(Beginning of Quoted passage)
We humans observe this natural occurring phenomenon called conception, letting that determine viability. This is resoundingly more scientific than letting court room debate, and a very small group of people determine when human life begins by arbitrarily defining “viable.”

Lastly, and in close, the sanctity of human life is something part and parcel to every citizen of the United States that loves the Declaration of Independence. It proposes that humans’ dignity is endowed by a human’s shear existing, coming from the Creator. This is what makes them unalienable.  The benefit this constitutional link to the Creator provides is incalculable, laying an unassailable connection between creature and Creator that no government can get in the middle of — so long as the people hold fast to that constitutional truth.  The Declaration of Independence also claims that “all men are created equal,” which is repeating and upholding that Scriptural claim that God’s Spirit knits people together in the womb, and man and woman are participants of that creational process. Scripture further notes that God knew people before one of their days were. In short, the foundational document, the Declaration of Independence, maximizes the sanctity of human life; the arbitrarily, court-roomed defined “viable” marginalizes the importance of human life by making it determined by a kind of lawyer elitist debate. I don’t know about you, but I have very little interest in letting elites of any type determine things for me. I prefer the scientific, natural moment of conception to define viable, and with that position, move in the same direction as the Declaration of Independence in maximizing the sanctity of human life.
(End of Quoted passage)
(Beginning of Data extract)
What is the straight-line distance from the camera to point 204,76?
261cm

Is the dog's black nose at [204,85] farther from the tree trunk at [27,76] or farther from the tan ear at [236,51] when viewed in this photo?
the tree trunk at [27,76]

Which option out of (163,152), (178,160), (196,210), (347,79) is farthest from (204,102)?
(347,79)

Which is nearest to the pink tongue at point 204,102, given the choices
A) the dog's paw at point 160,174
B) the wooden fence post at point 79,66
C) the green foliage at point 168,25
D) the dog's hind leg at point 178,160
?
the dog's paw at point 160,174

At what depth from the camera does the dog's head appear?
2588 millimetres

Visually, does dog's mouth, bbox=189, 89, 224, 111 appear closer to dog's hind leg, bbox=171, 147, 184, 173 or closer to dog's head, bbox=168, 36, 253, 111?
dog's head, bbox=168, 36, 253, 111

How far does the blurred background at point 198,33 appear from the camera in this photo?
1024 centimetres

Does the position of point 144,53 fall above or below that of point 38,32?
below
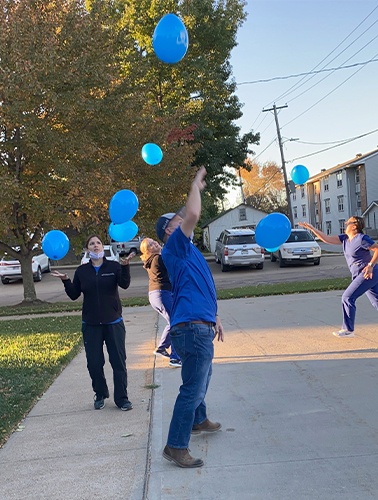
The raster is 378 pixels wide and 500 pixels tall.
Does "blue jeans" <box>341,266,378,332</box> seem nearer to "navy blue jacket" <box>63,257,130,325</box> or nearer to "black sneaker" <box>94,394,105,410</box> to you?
"navy blue jacket" <box>63,257,130,325</box>

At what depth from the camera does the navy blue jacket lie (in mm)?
5316

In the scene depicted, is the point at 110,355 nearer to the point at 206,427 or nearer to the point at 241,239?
the point at 206,427

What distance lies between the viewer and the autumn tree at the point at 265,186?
3022 inches

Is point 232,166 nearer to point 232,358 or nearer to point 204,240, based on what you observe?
point 204,240

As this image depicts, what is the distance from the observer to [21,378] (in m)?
6.53

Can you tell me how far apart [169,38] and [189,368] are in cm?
442

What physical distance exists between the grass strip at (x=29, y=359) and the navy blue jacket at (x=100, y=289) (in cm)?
123

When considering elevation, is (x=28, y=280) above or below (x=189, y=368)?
below

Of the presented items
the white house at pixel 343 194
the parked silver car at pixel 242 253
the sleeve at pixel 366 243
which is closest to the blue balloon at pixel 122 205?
the sleeve at pixel 366 243

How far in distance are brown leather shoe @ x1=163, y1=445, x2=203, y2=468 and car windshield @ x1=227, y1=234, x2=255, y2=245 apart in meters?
20.4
(End of Data extract)
▸ **Task to complete**
According to the essay on when human life begins, why does its author prefer conception over a court-defined "viable" as the measure of when life begins? Answer in one to three sentences. The listing is material separate from the essay on when human life begins.

▸ **Response**
The author regards conception as a naturally occurring phenomenon that people observe, which makes it far more scientific than letting courtroom debate and a very small group of people arbitrarily define "viable." The author also holds that the court-defined standard marginalizes human life by leaving it to a lawyer elitist debate, while conception moves in the same direction as the Declaration of Independence in maximizing the sanctity of human life.